FieldSymptomFix / interpretation
thp_enabled / thp_defragLatency-sensitive regressions that come and go between runsCompare the bracket position (the active setting), not the whole string; pin via transparent_hugepage= on the kernel cmdline
sched_tunables.*Idle-steal pressure shifted on scx_* schedulers that read these sysctlsRestore the changed sysctl; the captured set is whatever /proc/sys/kernel/sched_* lists at capture time
kernel_cmdlineWhole scheduling surface changed (isolcpus=, nohz_full=, mitigations=, numa_balancing= are all boot-time)Reboot the host to match — the only remediation that makes the comparison hold
kernel_release (with kernel_name, arch)Everything is suspectCross-kernel comparison; rebuild the baseline on the same kernel
hugepages_total / hugepages_free / hugepages_size_kibperformance_mode throughput flips when the 2 MiB pool shrinksRestore the hugepage reservation
numa_nodesCross-node migration and locality signals mean different things across the runsHardware/firmware or topology reconfiguration; note memory-only nodes are not counted
cpu_model / cpu_vendorCache-sensitive benchmarks movedDifferent machine — inspect alongside kernel_cmdline, which will usually differ too

Two disambiguations worth knowing:

  • The field is named kernel_cmdline (not cmdline) in both the printed output and the sidecar JSON, to distinguish it from SidecarResult.kargs — the extra kargs the ktstr VMM appended when booting the guest, not the running host’s boot line.
  • The CFS/EEVDF tuning knobs (base_slice_ns, migration_cost_ns, latency_ns, …) live in debugfs (/sys/kernel/debug/sched/), where they moved in Linux 5.13 — not in /proc/sys/kernel. show-host reads only /proc/sys/kernel, so sched_tunables never captures them on any kernel.

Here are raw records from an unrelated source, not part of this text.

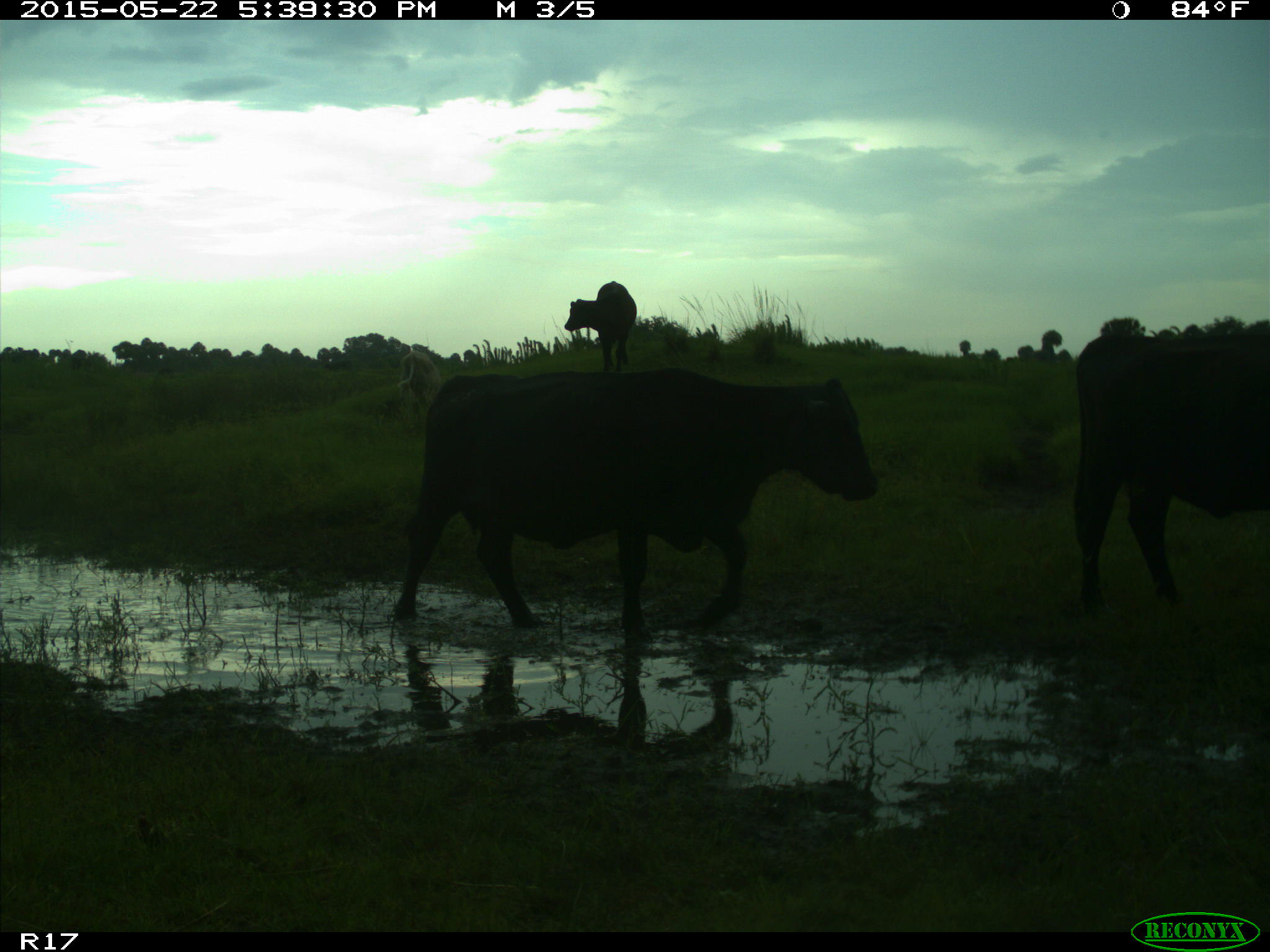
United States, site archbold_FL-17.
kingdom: Animalia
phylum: Chordata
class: Mammalia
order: Artiodactyla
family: Bovidae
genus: Bos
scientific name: Bos taurus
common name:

The three-line investigation

The shape this recipe usually takes: a suite regresses with no scheduler change in the diff. Compare cargo ktstr stats show-host --run <old-run> against live cargo ktstr show-host; one delta appears — say, the thp_enabled bracket moved after a distro update. Pin the setting on the kernel cmdline, rerun, baseline restored: it was never a scheduler bug.